▸ **Stored data entries**:

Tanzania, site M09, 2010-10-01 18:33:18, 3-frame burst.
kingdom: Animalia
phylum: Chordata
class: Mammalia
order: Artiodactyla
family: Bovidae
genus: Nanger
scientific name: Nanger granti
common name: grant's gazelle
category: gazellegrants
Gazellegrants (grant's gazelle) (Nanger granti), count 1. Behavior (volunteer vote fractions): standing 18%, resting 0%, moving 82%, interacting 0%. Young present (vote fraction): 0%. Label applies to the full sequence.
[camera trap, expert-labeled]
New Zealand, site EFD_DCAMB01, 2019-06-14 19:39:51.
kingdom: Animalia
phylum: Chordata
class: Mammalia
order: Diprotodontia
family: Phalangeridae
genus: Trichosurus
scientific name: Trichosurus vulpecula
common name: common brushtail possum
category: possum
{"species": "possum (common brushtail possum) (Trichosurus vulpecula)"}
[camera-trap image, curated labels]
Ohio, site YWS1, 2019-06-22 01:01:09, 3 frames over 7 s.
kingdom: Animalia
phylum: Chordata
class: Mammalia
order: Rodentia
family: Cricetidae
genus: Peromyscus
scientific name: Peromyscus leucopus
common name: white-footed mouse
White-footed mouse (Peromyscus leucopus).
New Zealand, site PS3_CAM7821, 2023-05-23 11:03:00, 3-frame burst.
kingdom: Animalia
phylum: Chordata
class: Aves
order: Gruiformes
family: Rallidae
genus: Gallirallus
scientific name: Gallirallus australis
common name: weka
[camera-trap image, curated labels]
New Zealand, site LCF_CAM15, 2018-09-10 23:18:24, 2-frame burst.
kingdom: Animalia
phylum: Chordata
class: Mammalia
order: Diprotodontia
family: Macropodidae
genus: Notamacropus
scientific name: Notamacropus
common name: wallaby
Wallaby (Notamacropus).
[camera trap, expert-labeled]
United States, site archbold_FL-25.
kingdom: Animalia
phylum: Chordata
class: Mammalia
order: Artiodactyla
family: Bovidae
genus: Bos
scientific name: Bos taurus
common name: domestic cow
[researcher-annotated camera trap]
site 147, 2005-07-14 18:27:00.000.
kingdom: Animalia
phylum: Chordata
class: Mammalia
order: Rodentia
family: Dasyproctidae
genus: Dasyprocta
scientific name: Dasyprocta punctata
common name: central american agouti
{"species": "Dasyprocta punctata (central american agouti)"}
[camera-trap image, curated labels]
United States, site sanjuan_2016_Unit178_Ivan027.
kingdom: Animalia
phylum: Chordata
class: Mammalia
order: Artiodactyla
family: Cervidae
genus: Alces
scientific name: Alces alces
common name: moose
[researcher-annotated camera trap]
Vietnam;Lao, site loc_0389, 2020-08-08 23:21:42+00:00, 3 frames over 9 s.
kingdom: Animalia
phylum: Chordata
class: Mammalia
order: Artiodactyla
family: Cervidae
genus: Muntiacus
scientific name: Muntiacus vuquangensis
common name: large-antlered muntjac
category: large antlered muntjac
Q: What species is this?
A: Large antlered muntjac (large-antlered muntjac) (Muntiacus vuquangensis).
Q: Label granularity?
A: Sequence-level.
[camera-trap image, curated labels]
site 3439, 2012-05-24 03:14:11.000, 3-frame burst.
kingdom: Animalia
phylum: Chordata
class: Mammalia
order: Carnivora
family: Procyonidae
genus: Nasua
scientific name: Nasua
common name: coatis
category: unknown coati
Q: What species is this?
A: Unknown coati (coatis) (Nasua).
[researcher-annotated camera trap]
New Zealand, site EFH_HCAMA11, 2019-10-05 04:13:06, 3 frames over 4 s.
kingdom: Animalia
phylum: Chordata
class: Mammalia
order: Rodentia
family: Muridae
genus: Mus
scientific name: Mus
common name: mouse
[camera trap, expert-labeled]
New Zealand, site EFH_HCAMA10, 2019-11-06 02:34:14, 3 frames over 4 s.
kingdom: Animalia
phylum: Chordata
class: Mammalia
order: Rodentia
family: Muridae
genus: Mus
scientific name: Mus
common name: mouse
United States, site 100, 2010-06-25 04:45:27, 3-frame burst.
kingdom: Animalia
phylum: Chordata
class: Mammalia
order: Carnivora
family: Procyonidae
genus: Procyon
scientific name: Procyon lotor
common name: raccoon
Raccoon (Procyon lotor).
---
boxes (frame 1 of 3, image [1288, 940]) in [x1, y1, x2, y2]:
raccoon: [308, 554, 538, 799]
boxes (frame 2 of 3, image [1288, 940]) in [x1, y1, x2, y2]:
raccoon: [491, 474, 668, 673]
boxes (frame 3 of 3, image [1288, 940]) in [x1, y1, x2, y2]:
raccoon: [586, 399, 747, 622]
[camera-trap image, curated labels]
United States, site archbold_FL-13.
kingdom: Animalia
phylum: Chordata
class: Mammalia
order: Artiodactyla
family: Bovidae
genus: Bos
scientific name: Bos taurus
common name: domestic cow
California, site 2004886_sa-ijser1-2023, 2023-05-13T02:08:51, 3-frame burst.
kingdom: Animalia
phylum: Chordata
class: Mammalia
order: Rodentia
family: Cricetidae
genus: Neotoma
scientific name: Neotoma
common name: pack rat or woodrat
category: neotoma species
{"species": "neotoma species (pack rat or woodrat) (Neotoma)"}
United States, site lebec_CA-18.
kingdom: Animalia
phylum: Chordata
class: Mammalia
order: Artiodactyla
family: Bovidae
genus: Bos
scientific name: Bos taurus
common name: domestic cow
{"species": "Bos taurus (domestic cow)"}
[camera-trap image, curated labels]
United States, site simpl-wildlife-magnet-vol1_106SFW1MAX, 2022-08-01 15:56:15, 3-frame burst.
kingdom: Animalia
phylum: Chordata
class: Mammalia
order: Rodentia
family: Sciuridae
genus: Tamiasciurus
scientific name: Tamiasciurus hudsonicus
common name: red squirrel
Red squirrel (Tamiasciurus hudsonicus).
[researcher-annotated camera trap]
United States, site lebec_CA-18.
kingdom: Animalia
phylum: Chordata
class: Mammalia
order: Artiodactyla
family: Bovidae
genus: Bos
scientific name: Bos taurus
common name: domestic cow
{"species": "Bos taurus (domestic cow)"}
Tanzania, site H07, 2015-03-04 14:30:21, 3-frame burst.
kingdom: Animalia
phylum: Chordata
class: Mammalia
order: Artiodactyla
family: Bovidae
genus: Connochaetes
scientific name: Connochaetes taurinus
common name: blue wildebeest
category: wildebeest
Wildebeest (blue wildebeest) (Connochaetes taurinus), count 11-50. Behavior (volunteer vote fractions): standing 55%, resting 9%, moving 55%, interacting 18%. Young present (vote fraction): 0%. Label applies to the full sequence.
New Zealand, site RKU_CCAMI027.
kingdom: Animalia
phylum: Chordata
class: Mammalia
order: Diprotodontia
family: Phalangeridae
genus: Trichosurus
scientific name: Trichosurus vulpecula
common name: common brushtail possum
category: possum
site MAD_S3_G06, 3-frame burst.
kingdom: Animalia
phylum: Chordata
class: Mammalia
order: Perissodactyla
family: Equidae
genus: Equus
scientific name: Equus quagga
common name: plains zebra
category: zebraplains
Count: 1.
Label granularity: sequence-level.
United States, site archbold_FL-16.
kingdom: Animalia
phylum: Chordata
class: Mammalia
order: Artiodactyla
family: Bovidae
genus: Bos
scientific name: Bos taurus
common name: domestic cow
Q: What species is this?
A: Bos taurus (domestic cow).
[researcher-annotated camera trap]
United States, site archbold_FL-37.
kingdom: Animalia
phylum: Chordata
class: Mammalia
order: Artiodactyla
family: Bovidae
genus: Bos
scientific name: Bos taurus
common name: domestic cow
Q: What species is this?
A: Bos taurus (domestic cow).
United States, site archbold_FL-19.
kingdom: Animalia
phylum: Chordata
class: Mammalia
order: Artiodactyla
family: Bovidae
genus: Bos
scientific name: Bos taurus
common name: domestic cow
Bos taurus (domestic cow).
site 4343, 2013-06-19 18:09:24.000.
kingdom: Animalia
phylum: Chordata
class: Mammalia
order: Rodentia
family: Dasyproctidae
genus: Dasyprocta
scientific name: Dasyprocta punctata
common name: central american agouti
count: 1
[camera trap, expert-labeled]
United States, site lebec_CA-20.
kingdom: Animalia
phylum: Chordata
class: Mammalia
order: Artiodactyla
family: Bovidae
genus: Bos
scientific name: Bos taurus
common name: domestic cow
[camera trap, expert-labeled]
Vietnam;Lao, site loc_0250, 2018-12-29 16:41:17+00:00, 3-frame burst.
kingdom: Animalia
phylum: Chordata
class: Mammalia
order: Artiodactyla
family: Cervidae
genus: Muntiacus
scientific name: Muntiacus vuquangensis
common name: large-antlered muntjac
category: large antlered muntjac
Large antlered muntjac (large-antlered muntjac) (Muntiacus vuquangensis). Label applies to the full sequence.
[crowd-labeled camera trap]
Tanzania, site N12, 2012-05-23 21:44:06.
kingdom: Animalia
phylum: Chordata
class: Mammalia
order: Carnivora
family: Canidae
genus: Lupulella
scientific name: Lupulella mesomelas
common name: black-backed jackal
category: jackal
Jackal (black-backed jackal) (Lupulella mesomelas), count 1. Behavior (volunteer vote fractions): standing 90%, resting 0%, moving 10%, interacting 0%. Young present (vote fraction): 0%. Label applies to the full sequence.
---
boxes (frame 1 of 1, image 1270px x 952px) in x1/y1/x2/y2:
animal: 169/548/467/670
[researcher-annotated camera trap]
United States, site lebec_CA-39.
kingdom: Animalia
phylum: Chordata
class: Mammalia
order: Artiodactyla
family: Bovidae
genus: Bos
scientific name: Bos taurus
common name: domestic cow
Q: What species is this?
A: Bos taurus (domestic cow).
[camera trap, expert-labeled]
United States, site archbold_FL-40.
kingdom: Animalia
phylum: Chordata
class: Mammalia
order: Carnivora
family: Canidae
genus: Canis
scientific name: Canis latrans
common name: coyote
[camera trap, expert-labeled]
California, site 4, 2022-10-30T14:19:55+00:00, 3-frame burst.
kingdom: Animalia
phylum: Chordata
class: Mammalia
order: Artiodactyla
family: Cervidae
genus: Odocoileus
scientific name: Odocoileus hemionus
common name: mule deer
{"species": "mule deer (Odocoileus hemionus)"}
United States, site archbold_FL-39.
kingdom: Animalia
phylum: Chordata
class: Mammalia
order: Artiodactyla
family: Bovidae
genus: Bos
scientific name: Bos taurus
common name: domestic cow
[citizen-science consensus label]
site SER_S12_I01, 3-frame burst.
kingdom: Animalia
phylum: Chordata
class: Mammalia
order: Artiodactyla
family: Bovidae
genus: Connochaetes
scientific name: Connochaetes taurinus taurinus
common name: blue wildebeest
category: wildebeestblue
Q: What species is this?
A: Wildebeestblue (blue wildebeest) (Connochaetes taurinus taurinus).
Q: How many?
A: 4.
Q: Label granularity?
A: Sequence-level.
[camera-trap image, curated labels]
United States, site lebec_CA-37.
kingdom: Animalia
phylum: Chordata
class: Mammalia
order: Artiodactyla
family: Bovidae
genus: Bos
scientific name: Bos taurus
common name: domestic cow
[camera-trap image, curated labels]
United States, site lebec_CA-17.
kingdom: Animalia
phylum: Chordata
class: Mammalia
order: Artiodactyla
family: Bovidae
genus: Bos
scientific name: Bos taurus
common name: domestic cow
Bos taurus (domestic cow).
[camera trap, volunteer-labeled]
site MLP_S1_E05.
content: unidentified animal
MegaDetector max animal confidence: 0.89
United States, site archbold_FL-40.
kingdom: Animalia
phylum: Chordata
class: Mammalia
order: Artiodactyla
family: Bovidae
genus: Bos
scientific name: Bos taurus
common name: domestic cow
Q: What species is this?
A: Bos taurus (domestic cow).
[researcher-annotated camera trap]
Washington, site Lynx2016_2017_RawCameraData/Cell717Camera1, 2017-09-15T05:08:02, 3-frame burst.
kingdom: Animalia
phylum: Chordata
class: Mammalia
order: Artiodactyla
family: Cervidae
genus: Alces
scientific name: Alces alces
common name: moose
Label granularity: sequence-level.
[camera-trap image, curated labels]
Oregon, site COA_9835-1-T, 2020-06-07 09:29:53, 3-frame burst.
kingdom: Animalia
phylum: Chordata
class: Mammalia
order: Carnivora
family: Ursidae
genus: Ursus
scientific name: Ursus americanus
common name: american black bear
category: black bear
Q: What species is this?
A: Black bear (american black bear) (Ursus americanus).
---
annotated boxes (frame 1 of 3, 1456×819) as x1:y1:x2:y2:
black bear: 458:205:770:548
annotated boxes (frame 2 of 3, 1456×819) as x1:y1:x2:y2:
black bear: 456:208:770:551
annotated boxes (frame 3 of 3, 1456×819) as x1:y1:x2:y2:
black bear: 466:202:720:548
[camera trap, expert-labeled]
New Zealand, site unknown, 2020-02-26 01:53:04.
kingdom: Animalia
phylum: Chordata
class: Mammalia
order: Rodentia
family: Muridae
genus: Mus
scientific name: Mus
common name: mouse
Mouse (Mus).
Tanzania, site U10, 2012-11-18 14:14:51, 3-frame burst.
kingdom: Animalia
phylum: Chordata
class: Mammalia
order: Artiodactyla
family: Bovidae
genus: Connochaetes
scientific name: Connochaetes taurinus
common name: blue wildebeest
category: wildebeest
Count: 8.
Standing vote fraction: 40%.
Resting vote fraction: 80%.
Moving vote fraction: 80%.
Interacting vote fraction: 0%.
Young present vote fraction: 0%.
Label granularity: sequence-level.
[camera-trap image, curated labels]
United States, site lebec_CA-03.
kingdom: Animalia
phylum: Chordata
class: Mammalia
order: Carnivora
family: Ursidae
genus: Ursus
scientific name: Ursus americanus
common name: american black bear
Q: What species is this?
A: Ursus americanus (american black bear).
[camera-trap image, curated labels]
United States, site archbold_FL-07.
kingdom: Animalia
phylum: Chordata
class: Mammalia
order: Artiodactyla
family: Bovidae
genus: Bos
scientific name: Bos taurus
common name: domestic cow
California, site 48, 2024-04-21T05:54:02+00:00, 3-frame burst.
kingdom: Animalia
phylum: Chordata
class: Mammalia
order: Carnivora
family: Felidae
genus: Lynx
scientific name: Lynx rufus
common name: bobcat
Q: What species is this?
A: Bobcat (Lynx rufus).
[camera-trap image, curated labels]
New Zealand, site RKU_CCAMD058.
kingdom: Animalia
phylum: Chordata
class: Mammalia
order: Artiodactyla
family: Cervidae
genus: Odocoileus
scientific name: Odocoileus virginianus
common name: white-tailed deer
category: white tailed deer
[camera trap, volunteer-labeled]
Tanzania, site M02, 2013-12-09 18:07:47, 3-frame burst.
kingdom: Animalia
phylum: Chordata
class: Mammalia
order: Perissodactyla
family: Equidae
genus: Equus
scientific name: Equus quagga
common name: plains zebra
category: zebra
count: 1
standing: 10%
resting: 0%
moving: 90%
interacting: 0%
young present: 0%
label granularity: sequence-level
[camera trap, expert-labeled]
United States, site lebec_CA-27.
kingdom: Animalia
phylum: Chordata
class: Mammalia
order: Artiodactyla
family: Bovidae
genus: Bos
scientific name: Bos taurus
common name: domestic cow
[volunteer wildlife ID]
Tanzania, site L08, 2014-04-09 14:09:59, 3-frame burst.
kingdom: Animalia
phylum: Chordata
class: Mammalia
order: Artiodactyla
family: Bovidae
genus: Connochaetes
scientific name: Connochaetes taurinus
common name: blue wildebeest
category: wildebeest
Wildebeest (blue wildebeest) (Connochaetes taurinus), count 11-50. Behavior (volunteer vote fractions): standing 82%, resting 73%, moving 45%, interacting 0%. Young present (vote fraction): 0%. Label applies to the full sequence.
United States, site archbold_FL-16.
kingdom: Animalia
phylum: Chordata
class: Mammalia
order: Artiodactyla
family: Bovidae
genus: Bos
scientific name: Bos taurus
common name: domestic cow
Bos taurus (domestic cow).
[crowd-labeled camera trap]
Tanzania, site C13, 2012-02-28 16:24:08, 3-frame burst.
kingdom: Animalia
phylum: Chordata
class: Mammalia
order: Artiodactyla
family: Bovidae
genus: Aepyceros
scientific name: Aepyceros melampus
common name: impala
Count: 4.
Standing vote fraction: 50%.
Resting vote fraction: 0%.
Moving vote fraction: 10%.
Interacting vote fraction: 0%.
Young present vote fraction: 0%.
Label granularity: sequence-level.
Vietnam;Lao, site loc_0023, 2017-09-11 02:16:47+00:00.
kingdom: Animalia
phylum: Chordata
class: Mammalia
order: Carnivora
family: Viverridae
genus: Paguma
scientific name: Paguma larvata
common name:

▸ **WHAT THE TASK REQUIRES**: Return nothing but the lines from the top of the records above through the line that has "common name: grant's gazelle". Keep each one exact.

▸ **WRITTEN RESPONSE**:
Tanzania, site M09, 2010-10-01 18:33:18, 3-frame burst.
kingdom: Animalia
phylum: Chordata
class: Mammalia
order: Artiodactyla
family: Bovidae
genus: Nanger
scientific name: Nanger granti
common name: grant's gazelle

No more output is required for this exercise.